Things don’t look much better on the capital side.  There, the T’s new five-year plan calls for spending $9.6 billion – more than a four-fold increase over what the T spent in 2015, the year the system collapsed in the snow.  But even that $9.6 billion is eclipsed by more than $11 billion in capital needs that will go unfunded over the five years.

But spending more money won’t solve all the MBTA’s problems.  Gov. Healey’s new Transportation Funding Task Force should also look at T costs, which are often dramatically higher those of comparable transit agencies.  Perhaps the lowest-hanging fruit on that front is the MBTA Retirement Fund, which should be dissolved and absorbed into the Massachusetts State Employees’ Retirement System.

In 2007, the T spent $37 million on the pension; when you include the MBTA Police, it is planning to spend about $208 million this year.  Despite the massive increase, the pension has gone from 94% funded in 2006 to 51% funded at the end of 2022.  A “death spiral” generally accelerates when retirement system funding falls below 50%.
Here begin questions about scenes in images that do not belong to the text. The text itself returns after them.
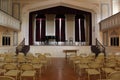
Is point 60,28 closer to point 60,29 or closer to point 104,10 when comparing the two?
point 60,29

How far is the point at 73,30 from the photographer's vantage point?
83.3 feet

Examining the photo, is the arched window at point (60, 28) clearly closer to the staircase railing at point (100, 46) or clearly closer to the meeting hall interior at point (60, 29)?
the meeting hall interior at point (60, 29)

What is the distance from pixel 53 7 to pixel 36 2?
259cm

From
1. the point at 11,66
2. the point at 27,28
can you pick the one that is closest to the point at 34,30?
the point at 27,28

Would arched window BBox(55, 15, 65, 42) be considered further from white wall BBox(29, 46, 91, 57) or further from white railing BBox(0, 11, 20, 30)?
white railing BBox(0, 11, 20, 30)

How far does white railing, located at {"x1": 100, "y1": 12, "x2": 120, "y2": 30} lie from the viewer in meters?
14.0

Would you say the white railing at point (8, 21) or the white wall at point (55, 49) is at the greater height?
the white railing at point (8, 21)

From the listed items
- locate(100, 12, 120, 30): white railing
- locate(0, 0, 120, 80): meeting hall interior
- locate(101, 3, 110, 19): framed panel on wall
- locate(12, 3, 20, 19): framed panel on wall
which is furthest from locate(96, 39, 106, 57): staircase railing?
locate(12, 3, 20, 19): framed panel on wall

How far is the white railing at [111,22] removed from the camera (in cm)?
1401

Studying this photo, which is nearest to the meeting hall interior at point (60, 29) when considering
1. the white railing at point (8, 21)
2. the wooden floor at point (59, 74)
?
the white railing at point (8, 21)

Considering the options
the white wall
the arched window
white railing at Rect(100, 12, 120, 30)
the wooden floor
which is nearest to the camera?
the wooden floor

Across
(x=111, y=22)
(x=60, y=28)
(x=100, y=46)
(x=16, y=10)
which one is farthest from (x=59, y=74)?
(x=60, y=28)

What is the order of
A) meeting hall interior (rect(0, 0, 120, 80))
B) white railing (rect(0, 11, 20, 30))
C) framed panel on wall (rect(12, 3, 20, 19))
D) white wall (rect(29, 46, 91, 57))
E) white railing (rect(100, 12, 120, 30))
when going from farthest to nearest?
framed panel on wall (rect(12, 3, 20, 19))
white wall (rect(29, 46, 91, 57))
meeting hall interior (rect(0, 0, 120, 80))
white railing (rect(100, 12, 120, 30))
white railing (rect(0, 11, 20, 30))

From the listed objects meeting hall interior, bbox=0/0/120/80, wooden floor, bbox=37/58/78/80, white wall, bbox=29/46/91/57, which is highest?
meeting hall interior, bbox=0/0/120/80
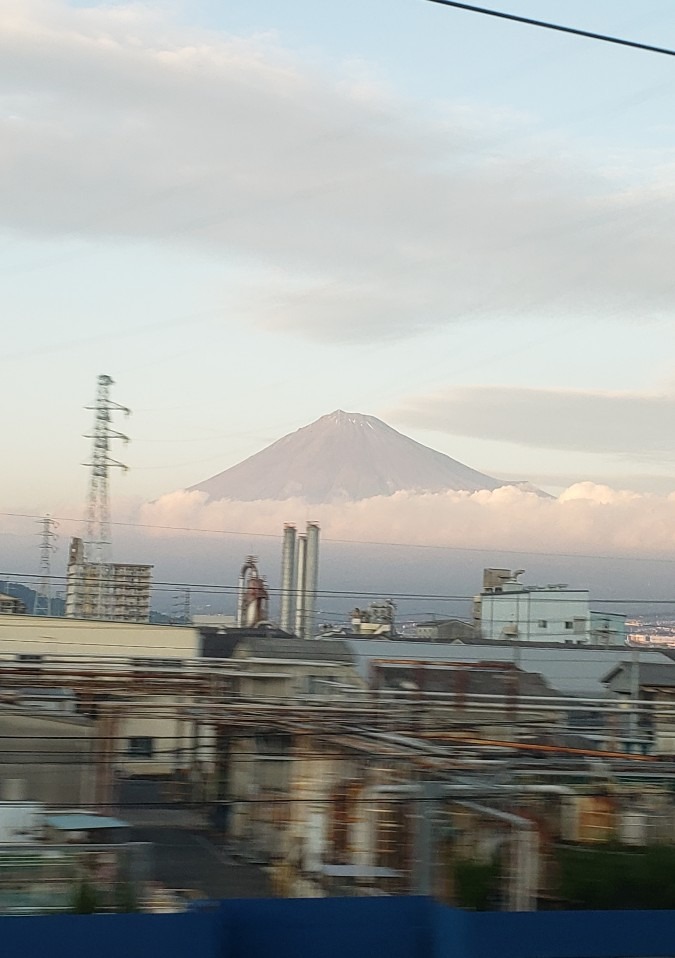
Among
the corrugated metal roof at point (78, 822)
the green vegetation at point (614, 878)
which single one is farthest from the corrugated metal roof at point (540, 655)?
the green vegetation at point (614, 878)

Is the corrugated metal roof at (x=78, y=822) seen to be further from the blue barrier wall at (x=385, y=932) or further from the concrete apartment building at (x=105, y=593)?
the concrete apartment building at (x=105, y=593)

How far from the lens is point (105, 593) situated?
45.8 metres

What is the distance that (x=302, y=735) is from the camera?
51.9 feet

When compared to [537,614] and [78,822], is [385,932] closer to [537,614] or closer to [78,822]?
[78,822]

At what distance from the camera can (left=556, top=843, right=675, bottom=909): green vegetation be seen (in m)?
9.05

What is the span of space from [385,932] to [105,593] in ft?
126

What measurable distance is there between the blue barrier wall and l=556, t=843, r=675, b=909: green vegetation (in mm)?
360

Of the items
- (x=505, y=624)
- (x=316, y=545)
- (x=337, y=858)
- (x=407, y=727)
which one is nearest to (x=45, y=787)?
(x=407, y=727)

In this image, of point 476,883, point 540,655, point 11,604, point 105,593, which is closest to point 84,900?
point 476,883

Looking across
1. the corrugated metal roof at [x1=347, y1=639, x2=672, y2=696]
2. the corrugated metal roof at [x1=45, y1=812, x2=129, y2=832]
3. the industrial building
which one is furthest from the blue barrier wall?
the industrial building

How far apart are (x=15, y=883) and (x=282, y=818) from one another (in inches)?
323

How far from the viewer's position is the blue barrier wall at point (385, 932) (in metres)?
7.78

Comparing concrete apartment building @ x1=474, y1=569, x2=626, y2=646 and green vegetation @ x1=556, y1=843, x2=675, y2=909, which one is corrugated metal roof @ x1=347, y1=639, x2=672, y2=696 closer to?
concrete apartment building @ x1=474, y1=569, x2=626, y2=646

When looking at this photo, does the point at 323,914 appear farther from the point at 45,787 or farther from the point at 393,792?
the point at 45,787
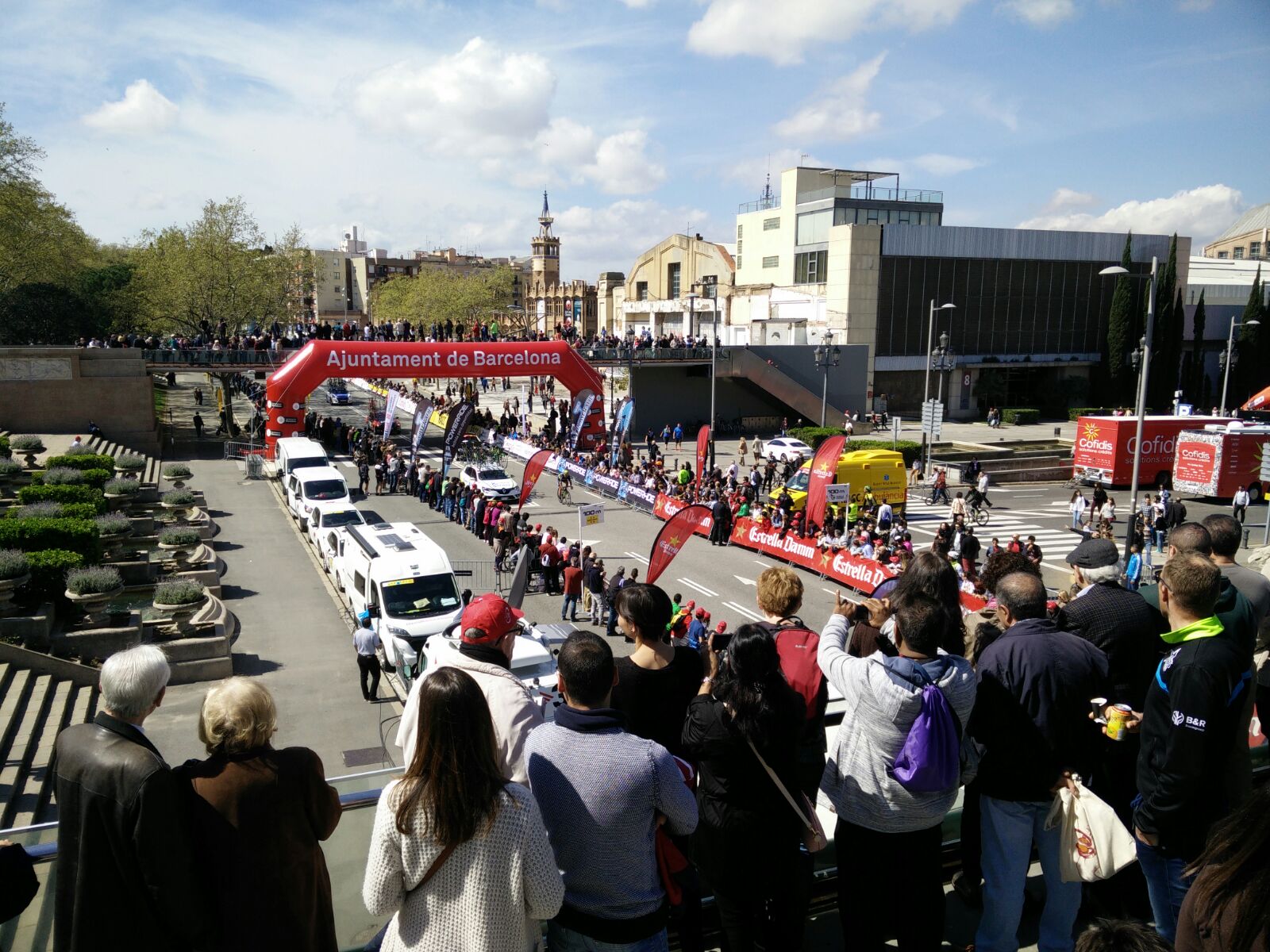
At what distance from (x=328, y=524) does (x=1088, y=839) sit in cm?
2124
The reasons for the free fall aren’t a mystery.  At the end of 2022, the MBTA had 5,555 active employees paying into the fund and 6,783 collecting.  That’s what happens when employees hired before December 2012 can retire with a full pension after 23 years regardless of age. Those hired after that date can retire once they’re 55 with 25 years of service.

In 2022, the T won an important victory when an arbitrator ruled that most employees would have to work until 65 to earn a full pension.  MBTA management promptly bargained it away.

T pensions are also more generous than those than most state employees receive.  A 60-year-old state employee with 25 years of service who earns $80,000 a year would get an annual pension of around $30,000.  At the T, that person would receive around $50,000 annually.

Finally, unlike state employees, MBTA workers also pay into and collect Social Security.

The T and its unions do have a plan for the retirement fund.  Unfortunately, the plan appears to be to wait until the pension implodes, then go to Massachusetts taxpayers for a bailout.

That’s not good enough. The Transportation Funding Task Force should stave off disaster and bring an end to the excess that brought us to this point by recommending that the MBTA pension be absorbed into its state counterpart.

Charles Chieppo is a senior fellow at Pioneer Institute.